Identify $\operatorname{co}(\{e_n:n\in\mathbb N\})$ and $\overline{\operatorname{co}}(\{e_n : n\in\mathbb N\})$ in $c_0$ and $\ell^p$

Question

The question is:

identify $\operatorname{co} (\{e_n:n\in\mathbb N\})$ and $\overline{\operatorname{co}}(\{e_n : n\in\mathbb N\})$ in $c_0$ and $\ell^p$ where $1\leq p\leq \infty$.

Notation:

$c_0$ is the collection of all sequences of scalars that converges to 0,

$\ell^p$ is the collection of all sequences $(a_j)$ of scalars for which $\sum_1^\infty |a_j|^p< \infty$ and

$\ell^\infty$ is the collection of all bounded sequences.

My Attempt:

since for any subset $A$ of a vector space, $\operatorname{co}(A)$ is the collection of all convex combination of elements of $A$ so I think $\operatorname{co}(\left\{e_n:n\in\mathbb N\}=\{(a_j)\in c_{00}: a_j\geq 0, \sum a_j=1\right\}$ in $c_0$ and $\ell^p$ spaces where

$c_{00}$ is the collection of all sequences that have only finitely many nonzero terms.

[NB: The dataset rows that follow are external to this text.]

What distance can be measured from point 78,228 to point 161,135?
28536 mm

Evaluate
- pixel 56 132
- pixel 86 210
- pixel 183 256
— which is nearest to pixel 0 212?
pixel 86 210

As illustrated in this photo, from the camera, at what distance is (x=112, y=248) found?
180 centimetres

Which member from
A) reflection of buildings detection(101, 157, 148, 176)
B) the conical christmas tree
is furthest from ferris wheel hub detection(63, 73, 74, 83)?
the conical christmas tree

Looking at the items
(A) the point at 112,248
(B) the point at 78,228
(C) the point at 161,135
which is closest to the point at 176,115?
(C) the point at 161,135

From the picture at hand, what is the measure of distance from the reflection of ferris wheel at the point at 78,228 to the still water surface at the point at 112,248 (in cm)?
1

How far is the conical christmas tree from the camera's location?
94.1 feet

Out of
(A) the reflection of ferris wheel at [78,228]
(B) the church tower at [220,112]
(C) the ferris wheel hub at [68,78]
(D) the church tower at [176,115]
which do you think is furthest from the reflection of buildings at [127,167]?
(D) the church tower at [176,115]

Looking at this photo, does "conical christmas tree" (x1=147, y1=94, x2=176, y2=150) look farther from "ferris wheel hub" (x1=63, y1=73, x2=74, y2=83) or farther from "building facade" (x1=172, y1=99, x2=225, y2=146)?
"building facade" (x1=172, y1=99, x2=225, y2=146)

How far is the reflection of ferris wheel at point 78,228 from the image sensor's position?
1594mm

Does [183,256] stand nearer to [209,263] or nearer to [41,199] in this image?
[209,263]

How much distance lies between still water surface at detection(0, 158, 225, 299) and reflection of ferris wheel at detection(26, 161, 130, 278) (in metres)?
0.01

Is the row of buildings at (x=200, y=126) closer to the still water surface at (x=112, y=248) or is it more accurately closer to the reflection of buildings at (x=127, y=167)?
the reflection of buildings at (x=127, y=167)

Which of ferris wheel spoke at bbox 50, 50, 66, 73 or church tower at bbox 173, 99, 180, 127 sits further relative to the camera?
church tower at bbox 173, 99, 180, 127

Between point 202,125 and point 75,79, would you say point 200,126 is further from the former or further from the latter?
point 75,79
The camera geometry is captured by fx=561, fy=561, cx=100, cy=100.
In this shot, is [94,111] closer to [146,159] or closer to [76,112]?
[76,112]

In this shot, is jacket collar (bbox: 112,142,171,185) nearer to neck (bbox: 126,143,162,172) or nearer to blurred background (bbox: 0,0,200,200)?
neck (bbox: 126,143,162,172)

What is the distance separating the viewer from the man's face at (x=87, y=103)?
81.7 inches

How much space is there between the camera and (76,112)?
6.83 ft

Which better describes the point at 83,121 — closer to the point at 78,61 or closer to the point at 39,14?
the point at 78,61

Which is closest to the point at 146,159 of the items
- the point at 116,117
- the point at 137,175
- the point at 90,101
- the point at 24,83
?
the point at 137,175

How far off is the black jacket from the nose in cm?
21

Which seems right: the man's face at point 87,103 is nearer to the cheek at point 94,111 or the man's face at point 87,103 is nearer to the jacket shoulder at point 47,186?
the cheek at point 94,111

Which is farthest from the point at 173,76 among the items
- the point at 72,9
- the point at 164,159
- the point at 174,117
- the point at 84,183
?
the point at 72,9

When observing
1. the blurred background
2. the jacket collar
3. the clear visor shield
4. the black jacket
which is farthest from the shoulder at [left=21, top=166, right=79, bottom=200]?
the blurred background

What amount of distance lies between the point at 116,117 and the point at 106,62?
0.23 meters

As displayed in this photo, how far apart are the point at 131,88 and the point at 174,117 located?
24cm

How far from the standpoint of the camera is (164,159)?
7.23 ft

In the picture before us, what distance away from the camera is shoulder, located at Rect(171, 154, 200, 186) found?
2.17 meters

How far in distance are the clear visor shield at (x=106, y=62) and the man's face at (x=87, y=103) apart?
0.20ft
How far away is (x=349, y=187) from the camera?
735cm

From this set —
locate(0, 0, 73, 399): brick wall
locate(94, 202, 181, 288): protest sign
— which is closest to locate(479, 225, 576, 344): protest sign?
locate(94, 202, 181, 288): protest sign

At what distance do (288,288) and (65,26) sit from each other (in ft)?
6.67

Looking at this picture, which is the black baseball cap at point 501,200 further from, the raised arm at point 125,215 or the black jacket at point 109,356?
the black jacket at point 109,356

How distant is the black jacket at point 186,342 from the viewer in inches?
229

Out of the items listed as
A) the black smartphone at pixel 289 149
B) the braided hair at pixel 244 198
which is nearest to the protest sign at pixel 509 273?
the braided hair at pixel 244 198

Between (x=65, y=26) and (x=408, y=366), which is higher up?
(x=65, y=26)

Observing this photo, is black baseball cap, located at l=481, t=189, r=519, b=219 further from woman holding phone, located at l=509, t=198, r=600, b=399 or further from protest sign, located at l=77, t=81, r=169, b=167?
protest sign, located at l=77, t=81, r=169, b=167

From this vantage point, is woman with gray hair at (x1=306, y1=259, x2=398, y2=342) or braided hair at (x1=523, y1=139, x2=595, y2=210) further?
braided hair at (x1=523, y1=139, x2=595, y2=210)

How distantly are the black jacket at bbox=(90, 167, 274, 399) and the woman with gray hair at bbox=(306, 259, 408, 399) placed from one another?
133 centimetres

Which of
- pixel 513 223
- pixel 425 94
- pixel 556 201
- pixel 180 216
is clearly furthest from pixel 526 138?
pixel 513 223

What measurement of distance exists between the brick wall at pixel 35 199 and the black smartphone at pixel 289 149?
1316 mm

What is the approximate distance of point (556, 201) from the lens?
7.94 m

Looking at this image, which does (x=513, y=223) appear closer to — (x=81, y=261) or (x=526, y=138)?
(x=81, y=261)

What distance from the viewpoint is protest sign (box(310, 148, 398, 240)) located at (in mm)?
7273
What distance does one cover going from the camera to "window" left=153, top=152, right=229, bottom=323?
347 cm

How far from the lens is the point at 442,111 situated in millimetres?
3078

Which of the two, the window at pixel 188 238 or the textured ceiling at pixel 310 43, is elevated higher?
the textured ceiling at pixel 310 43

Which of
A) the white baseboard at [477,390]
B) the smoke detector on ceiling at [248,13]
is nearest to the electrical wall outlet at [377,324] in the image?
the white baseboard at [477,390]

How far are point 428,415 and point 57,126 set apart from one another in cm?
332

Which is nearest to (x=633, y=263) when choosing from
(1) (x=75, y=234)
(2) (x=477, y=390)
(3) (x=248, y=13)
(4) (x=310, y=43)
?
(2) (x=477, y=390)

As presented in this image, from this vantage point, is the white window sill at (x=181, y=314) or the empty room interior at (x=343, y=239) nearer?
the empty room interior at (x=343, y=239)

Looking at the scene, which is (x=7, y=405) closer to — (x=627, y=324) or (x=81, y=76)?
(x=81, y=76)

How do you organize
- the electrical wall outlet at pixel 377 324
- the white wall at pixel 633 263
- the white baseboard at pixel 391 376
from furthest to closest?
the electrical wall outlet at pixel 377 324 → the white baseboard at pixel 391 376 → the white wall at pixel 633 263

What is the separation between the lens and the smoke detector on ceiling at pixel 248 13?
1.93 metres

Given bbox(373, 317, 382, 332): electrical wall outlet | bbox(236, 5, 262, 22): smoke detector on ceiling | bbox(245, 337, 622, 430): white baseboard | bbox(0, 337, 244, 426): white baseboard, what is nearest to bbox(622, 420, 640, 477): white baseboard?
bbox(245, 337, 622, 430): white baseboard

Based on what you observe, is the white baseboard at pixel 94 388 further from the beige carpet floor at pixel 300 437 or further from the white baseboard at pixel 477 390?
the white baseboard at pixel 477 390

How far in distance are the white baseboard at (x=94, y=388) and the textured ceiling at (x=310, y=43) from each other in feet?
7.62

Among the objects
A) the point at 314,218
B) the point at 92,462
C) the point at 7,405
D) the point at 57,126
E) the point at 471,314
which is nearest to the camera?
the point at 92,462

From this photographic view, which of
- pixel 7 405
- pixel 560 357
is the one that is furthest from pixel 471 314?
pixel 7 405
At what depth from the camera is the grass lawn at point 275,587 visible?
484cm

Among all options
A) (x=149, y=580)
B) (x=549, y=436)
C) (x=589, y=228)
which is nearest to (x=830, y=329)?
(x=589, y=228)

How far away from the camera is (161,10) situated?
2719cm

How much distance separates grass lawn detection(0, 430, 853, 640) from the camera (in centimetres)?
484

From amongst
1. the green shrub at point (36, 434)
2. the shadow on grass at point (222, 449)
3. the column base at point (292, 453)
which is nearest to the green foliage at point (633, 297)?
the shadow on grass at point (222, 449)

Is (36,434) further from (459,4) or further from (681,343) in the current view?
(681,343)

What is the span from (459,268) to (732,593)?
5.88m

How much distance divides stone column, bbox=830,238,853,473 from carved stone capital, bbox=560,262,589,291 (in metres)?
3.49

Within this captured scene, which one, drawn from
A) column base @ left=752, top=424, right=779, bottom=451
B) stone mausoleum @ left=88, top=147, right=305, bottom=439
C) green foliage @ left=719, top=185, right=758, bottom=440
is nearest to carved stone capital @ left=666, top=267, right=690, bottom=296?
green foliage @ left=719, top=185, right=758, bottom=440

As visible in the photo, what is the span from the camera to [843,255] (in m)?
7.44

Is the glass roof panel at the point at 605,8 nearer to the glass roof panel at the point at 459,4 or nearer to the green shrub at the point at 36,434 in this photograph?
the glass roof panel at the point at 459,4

And I know $\overline{\operatorname{co}}(A)=\overline{\operatorname{co}(A)}$ in norm spaces but I don't know how to find $\overline{\operatorname{co}\{e_n: n\in \mathbb N\}}$.

Answer 1

The answer is $\{\{a_j\}:a_j \geq 0$ and $\sum a_j =1\}$. This set is contained in $c_0$ and every $l^{p}$ and sequences in this set can be approximated by similar elements of $c_{00}$.